> Instructions for the task
Reproduce the records. Keep every word exact and include no images.

> Input material
"""

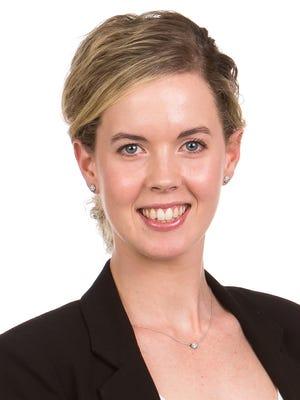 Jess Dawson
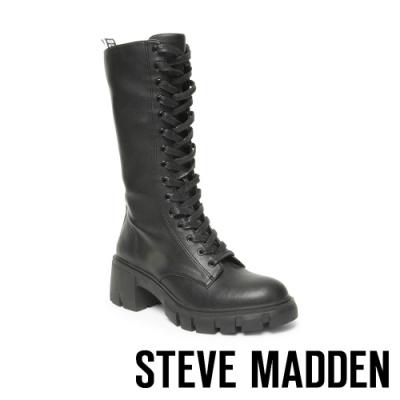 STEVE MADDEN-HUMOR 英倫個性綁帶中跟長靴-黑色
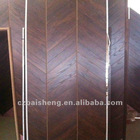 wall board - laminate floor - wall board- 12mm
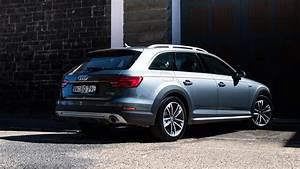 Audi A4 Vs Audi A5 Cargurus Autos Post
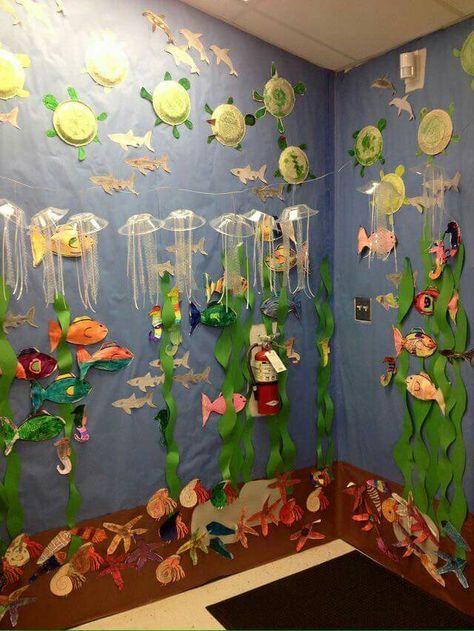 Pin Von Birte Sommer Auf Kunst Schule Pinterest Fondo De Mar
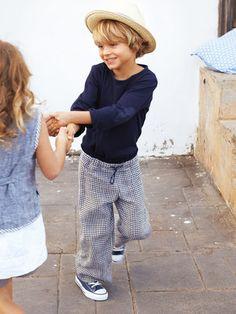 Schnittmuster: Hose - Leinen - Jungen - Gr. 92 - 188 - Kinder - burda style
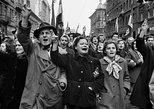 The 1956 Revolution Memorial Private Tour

"""

> Solution below
 Jess Dawson
 STEVE MADDEN-HUMOR 英倫個性綁帶中跟長靴-黑色
 wall board - laminate floor - wall board- 12mm
 Audi A4 Vs Audi A5 Cargurus Autos Post
 Pin Von Birte Sommer Auf Kunst Schule Pinterest Fondo De Mar
 Schnittmuster: Hose - Leinen - Jungen - Gr. 92 - 188 - Kinder - burda style
 The 1956 Revolution Memorial Private Tour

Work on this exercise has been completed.